[Passage to read]:
-- start --

Problem Statement:

Given an m x n matrix mat, you are required to return all elements of the matrix in diagonal order. Diagonal order refers to the order in which the matrix elements are traversed diagonally. The traversal starts from the top-left corner of the matrix, moves in the diagonal direction, and changes direction when necessary to ensure all elements are covered.

Examples

Example 1:

Input: mat = [
              [1, 2, 3],
              [4, 5, 6],
              [7, 8, 9]
             ]
Output: [1, 2, 4, 7, 5, 3, 6, 8, 9]

Different Approaches

Things to Remember:

When performing diagonal traversal in a matrix. Two common types of diagonal traversal are:

1. From Top-Left to Bottom-Right.
2. From Top-Right to Bottom-Left.

-- end --

[Records shown]:

-- start --

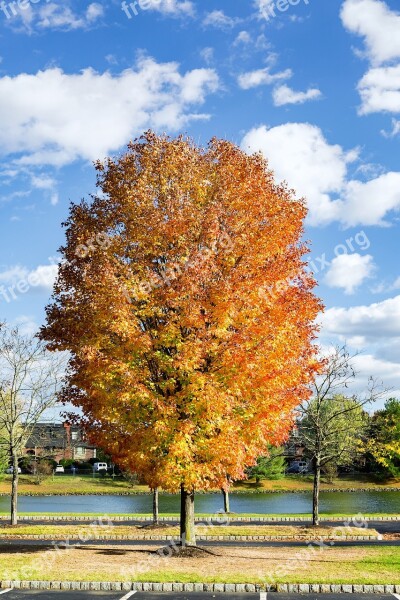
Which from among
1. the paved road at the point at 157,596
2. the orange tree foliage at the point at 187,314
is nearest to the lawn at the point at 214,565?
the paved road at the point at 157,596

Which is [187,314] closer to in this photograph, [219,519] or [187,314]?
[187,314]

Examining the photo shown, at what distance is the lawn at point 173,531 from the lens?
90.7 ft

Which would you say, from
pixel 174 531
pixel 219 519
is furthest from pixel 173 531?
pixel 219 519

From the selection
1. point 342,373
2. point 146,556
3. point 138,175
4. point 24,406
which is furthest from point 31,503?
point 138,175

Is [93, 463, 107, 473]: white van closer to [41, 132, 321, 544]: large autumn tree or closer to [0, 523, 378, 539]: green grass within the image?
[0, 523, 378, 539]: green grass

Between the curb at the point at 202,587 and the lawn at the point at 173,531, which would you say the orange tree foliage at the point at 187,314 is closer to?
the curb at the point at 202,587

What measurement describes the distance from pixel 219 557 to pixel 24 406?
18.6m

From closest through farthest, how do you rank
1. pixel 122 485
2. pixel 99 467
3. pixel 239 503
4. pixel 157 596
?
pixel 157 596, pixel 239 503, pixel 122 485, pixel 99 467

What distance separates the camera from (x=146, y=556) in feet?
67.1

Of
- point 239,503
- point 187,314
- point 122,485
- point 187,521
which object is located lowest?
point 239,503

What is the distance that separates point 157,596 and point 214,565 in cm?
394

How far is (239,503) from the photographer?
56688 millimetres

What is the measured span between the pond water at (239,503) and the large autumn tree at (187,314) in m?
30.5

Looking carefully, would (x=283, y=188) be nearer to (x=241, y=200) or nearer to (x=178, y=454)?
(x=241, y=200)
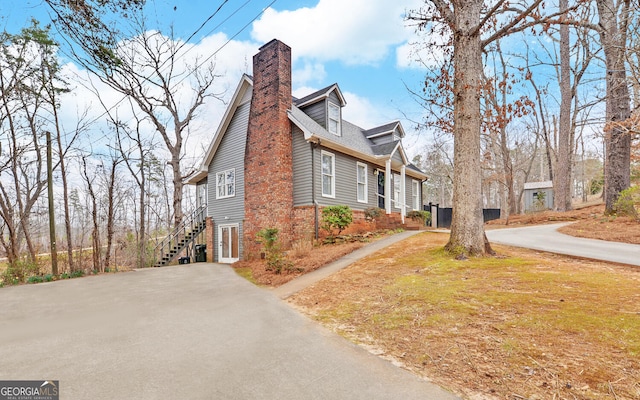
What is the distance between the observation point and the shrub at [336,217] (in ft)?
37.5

-- end --

[Tasks to perform]:
A) In the problem statement, rewrite the paragraph beginning "Given an m x n matrix mat" as a short bulleted list that keeps its main facts.
B) Reproduce all of the records above word for word, omitting the pictures.

[Final answers]:
A)
- Input: an m x n matrix mat.
- Task: return all of its elements in diagonal order, meaning the order in which they are traversed diagonally.
- The traversal begins at the top-left corner and moves diagonally.
- It changes direction when necessary so that every element is covered.

B)
Which from among
1. the paved road at the point at 157,596
2. the orange tree foliage at the point at 187,314
is nearest to the lawn at the point at 214,565?
the paved road at the point at 157,596

Which is [187,314] closer to in this photograph, [219,519] or [187,314]?
[187,314]

Examining the photo shown, at what distance is the lawn at point 173,531 from the lens?
90.7 ft

Which would you say, from
pixel 174 531
pixel 219 519
is furthest from pixel 173 531?
pixel 219 519

From the selection
1. point 342,373
2. point 146,556
3. point 138,175
4. point 24,406
which is furthest from point 31,503?
point 138,175

Is [93, 463, 107, 473]: white van closer to [41, 132, 321, 544]: large autumn tree or closer to [0, 523, 378, 539]: green grass within the image?
[0, 523, 378, 539]: green grass

Between the curb at the point at 202,587 and the lawn at the point at 173,531, which would you say the orange tree foliage at the point at 187,314 is closer to?
the curb at the point at 202,587

What measurement describes the distance from pixel 219 557 to pixel 24 406?
18.6m

From closest through farthest, how do you rank
1. pixel 122 485
2. pixel 99 467
3. pixel 239 503
4. pixel 157 596
?
pixel 157 596, pixel 239 503, pixel 122 485, pixel 99 467

What distance separates the camera from (x=146, y=556) in feet?
67.1

Of
- point 239,503
- point 187,314
- point 122,485
- point 187,521
which object is located lowest?
point 239,503

What is the distance that separates point 157,596 and point 214,565 in cm?
394

How far is (239,503) from the photographer?
56688 millimetres

What is the measured span between the pond water at (239,503) and the large autumn tree at (187,314) in m?
30.5

Looking carefully, would (x=283, y=188) be nearer to (x=241, y=200) or nearer to (x=178, y=454)?
(x=241, y=200)
What is the distance between the observation point and the shrub at [336,217] (in ft)?
37.5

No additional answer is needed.